DEAR ABBY: What is a guest supposed to do when entering another person's car or home when the radio or television is playing so loud one can hardly talk or listen?
I have found on many occasions upon entering the home of a friend or relative, the television is blaring. The host makes no effort to turn it down, even to welcome a visitor into the house. The TV has priority in so many cases. Or when entering someone's car, the radio is so loud, again one cannot carry on a conversation.
I realize I am the "guest" in these instances, but aren't there some rules of etiquette in this situation? At times like these, I feel the host would rather not talk with me even when I have been invited, and would prefer to listen to the radio or watch television. If this is true, why was I invited?
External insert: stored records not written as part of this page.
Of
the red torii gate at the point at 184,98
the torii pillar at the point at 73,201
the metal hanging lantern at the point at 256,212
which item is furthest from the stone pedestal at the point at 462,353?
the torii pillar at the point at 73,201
I feel this practice is very rude. Possibly the host has no idea that I'm not interested in visiting with the radio or television on. On only one occasion have I had the nerve to ask the host to turn down the volume. I felt very uncomfortable doing it, but my wish was granted. I did not feel I should have been put in that position.
Please comment. Maybe it would help in the department of communications in our society. -- TUNED OUT IN INVER GROVE HEIGHTS, MINN.
DEAR TUNED OUT: A person would have to have the hide of a rhino not to know that when a guest is invited in, conversation with that person supersedes whatever's on the radio or television. However, sometimes the driver or host would like to hear the end of a song or a news bulletin before commencing to chat. And the same goes for a television program they might be in the middle of.
Is it rude? Yes, if the blaring noise continues and prevents the individuals from conversing. But in such cases, you should have no hesitation about asking for the volume to be lowered.